Scene-based spatial questions:
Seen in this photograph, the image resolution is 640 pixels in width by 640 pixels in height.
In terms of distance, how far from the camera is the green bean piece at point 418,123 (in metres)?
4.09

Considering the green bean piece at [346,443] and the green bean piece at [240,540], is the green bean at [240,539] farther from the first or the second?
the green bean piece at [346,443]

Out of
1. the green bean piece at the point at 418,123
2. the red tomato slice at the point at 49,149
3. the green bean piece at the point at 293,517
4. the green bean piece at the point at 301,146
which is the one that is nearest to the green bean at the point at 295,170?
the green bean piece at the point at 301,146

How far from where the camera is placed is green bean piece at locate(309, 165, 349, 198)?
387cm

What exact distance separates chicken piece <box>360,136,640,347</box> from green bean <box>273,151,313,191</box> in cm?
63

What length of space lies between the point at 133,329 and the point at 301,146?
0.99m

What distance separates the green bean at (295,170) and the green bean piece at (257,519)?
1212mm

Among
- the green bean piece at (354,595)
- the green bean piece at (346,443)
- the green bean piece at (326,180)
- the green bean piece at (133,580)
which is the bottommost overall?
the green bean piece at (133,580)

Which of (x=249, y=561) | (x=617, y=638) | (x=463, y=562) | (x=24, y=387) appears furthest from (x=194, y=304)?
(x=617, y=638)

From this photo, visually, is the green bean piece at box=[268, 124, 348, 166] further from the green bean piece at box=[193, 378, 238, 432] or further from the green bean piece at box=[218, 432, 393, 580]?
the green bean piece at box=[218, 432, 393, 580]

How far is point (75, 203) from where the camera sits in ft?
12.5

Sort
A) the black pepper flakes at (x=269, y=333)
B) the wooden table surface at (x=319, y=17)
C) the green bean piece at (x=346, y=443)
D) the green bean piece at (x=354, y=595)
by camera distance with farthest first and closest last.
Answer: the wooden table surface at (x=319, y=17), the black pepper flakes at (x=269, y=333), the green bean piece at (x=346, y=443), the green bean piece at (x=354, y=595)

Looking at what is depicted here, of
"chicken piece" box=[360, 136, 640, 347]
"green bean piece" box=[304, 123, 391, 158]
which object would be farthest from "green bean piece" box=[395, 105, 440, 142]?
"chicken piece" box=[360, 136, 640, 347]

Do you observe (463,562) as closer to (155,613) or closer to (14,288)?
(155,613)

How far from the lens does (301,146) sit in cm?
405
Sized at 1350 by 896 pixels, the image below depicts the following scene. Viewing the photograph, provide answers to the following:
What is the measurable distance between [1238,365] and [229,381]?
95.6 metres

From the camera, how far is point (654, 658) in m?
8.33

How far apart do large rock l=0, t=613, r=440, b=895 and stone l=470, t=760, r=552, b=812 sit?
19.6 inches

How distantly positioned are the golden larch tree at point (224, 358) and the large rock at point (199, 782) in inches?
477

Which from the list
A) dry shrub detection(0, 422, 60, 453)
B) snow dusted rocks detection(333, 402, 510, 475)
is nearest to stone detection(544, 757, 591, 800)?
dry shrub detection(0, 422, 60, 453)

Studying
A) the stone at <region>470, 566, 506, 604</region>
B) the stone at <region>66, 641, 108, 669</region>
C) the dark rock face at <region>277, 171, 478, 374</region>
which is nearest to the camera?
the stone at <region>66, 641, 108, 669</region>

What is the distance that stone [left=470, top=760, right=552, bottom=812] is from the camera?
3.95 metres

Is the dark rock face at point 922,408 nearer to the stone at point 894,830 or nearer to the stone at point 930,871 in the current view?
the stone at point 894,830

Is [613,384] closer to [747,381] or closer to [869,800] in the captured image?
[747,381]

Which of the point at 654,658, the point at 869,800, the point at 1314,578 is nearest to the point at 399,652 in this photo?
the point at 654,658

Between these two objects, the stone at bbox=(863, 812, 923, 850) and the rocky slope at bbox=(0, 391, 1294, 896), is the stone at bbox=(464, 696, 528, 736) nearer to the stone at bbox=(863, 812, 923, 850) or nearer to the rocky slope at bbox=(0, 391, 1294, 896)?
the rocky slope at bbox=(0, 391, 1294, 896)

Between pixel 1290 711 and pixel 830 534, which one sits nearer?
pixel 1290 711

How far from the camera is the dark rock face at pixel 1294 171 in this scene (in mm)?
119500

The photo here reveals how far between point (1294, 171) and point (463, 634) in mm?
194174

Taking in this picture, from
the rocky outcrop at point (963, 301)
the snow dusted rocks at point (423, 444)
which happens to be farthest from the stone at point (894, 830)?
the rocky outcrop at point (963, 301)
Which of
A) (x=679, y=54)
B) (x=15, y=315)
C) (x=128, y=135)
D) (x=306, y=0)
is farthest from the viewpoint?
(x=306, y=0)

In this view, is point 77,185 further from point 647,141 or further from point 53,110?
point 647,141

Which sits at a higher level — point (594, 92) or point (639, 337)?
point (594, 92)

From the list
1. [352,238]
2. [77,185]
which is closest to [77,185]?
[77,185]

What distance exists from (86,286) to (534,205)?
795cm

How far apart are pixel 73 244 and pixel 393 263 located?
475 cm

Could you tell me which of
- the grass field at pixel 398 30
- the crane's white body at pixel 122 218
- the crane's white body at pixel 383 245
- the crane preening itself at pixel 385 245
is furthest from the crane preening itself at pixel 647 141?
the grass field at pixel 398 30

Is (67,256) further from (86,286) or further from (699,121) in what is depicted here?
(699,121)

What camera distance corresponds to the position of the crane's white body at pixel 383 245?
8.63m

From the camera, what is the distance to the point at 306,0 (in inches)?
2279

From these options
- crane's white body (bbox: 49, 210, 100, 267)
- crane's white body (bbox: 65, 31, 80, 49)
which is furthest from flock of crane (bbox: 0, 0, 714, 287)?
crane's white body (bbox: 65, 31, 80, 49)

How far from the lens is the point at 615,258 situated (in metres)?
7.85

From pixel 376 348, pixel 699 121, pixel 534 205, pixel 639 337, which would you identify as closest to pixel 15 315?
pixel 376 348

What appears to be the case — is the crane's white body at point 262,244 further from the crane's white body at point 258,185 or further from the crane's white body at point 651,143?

— WORK TO DO —
Your task is to repeat every entry exactly.

— EXERCISE RESULT —
Seen in this photograph, the image resolution is 640 pixels in width by 640 pixels in height.
In terms of distance, how far from the camera is the green bean piece at point 418,123 (in metres)?
4.09

Considering the green bean piece at [346,443] and the green bean piece at [240,540], is the green bean at [240,539] farther from the first or the second?
the green bean piece at [346,443]

Out of
1. the green bean piece at the point at 418,123
2. the red tomato slice at the point at 49,149
3. the green bean piece at the point at 293,517
4. the green bean piece at the point at 301,146
which is the one that is nearest to the green bean at the point at 295,170?
the green bean piece at the point at 301,146

How far from where the camera is placed is green bean piece at locate(309, 165, 349, 198)?
387cm

What exact distance separates chicken piece <box>360,136,640,347</box> from green bean <box>273,151,313,191</box> in cm?
63

What length of space lies between the point at 133,329 and the point at 301,146?
0.99m

What distance separates the green bean at (295,170) and the green bean piece at (257,519)?
1212mm

Among
- the green bean piece at (354,595)
- the green bean piece at (346,443)
- the green bean piece at (326,180)
- the green bean piece at (133,580)
which is the bottommost overall?
the green bean piece at (133,580)

Which of (x=249, y=561) | (x=617, y=638) | (x=463, y=562) | (x=24, y=387) appears furthest from (x=194, y=304)?
(x=617, y=638)

From this photo, visually, is the green bean piece at box=[268, 124, 348, 166] further from the green bean piece at box=[193, 378, 238, 432] or further from the green bean piece at box=[218, 432, 393, 580]?
the green bean piece at box=[218, 432, 393, 580]

How far is point (75, 203) from where the camera sits in ft?
12.5

Sort
A) the black pepper flakes at (x=269, y=333)
B) the wooden table surface at (x=319, y=17)
C) the green bean piece at (x=346, y=443)
D) the green bean piece at (x=354, y=595)
by camera distance with farthest first and closest last.
Answer: the wooden table surface at (x=319, y=17), the black pepper flakes at (x=269, y=333), the green bean piece at (x=346, y=443), the green bean piece at (x=354, y=595)

Looking at what is depicted here, of
"chicken piece" box=[360, 136, 640, 347]
"green bean piece" box=[304, 123, 391, 158]
which object would be farthest from "green bean piece" box=[395, 105, 440, 142]?
"chicken piece" box=[360, 136, 640, 347]

Do you observe (463,562) as closer to (155,613) or closer to (14,288)?
(155,613)

How far from the lens does (301,146) sit in cm?
405
Sized at 1350 by 896 pixels, the image below depicts the following scene. Viewing the photograph, provide answers to the following:
What is the measurable distance between [1238,365] and [229,381]?
95.6 metres

From the camera, how far is point (654, 658) in m?
8.33

How far apart do large rock l=0, t=613, r=440, b=895 and stone l=470, t=760, r=552, b=812 sit?
19.6 inches

How distantly positioned are the golden larch tree at point (224, 358) and the large rock at point (199, 782) in inches?
477

Which from the list
A) dry shrub detection(0, 422, 60, 453)
B) snow dusted rocks detection(333, 402, 510, 475)
is nearest to stone detection(544, 757, 591, 800)?
dry shrub detection(0, 422, 60, 453)

Studying
A) the stone at <region>470, 566, 506, 604</region>
B) the stone at <region>66, 641, 108, 669</region>
C) the dark rock face at <region>277, 171, 478, 374</region>
which is nearest to the camera?
the stone at <region>66, 641, 108, 669</region>

What is the distance that stone [left=470, top=760, right=552, bottom=812] is from the camera?
3.95 metres

Is the dark rock face at point 922,408 nearer to the stone at point 894,830 or nearer to the stone at point 930,871 in the current view?
the stone at point 894,830

Is [613,384] closer to [747,381] or closer to [869,800] in the captured image?
[747,381]

Which of the point at 654,658, the point at 869,800, the point at 1314,578 is nearest to the point at 399,652 in this photo?
the point at 654,658

Between these two objects, the stone at bbox=(863, 812, 923, 850) and the rocky slope at bbox=(0, 391, 1294, 896), is the stone at bbox=(464, 696, 528, 736) nearer to the stone at bbox=(863, 812, 923, 850) or nearer to the rocky slope at bbox=(0, 391, 1294, 896)?
the rocky slope at bbox=(0, 391, 1294, 896)

Between pixel 1290 711 and pixel 830 534, which one sits nearer?
pixel 1290 711

How far from the camera is the dark rock face at pixel 1294 171 in this scene (in mm)?
119500

The photo here reveals how far between point (1294, 171) and point (463, 634) in mm?
194174

Taking in this picture, from
the rocky outcrop at point (963, 301)
the snow dusted rocks at point (423, 444)
which happens to be farthest from the stone at point (894, 830)?
the rocky outcrop at point (963, 301)
Which of
A) (x=679, y=54)
B) (x=15, y=315)
C) (x=128, y=135)
D) (x=306, y=0)
is farthest from the viewpoint?
(x=306, y=0)

In this view, is point 77,185 further from point 647,141 or further from point 53,110?
point 647,141

Which sits at a higher level — point (594, 92) or point (639, 337)?
point (594, 92)

From the list
1. [352,238]
2. [77,185]
which is closest to [77,185]?
[77,185]

What distance exists from (86,286) to (534,205)?
795cm

How far apart are pixel 73 244 and pixel 393 263 located?
475 cm

Could you tell me which of
- the grass field at pixel 398 30
- the crane's white body at pixel 122 218
- the crane's white body at pixel 383 245
- the crane preening itself at pixel 385 245
is furthest from the crane preening itself at pixel 647 141?
the grass field at pixel 398 30

Is (67,256) further from (86,286) or further from (699,121) in what is depicted here?
(699,121)

What camera distance corresponds to the position of the crane's white body at pixel 383 245?
8.63m

From the camera, what is the distance to the point at 306,0 (in inches)?
2279

From these options
- crane's white body (bbox: 49, 210, 100, 267)
- crane's white body (bbox: 65, 31, 80, 49)
which is furthest from flock of crane (bbox: 0, 0, 714, 287)?
crane's white body (bbox: 65, 31, 80, 49)

How far from the lens is the point at 615,258 situated (in metres)?
7.85

From pixel 376 348, pixel 699 121, pixel 534 205, pixel 639 337, which would you identify as closest to pixel 15 315?
pixel 376 348

What appears to be the case — is the crane's white body at point 262,244 further from the crane's white body at point 258,185 or further from the crane's white body at point 651,143?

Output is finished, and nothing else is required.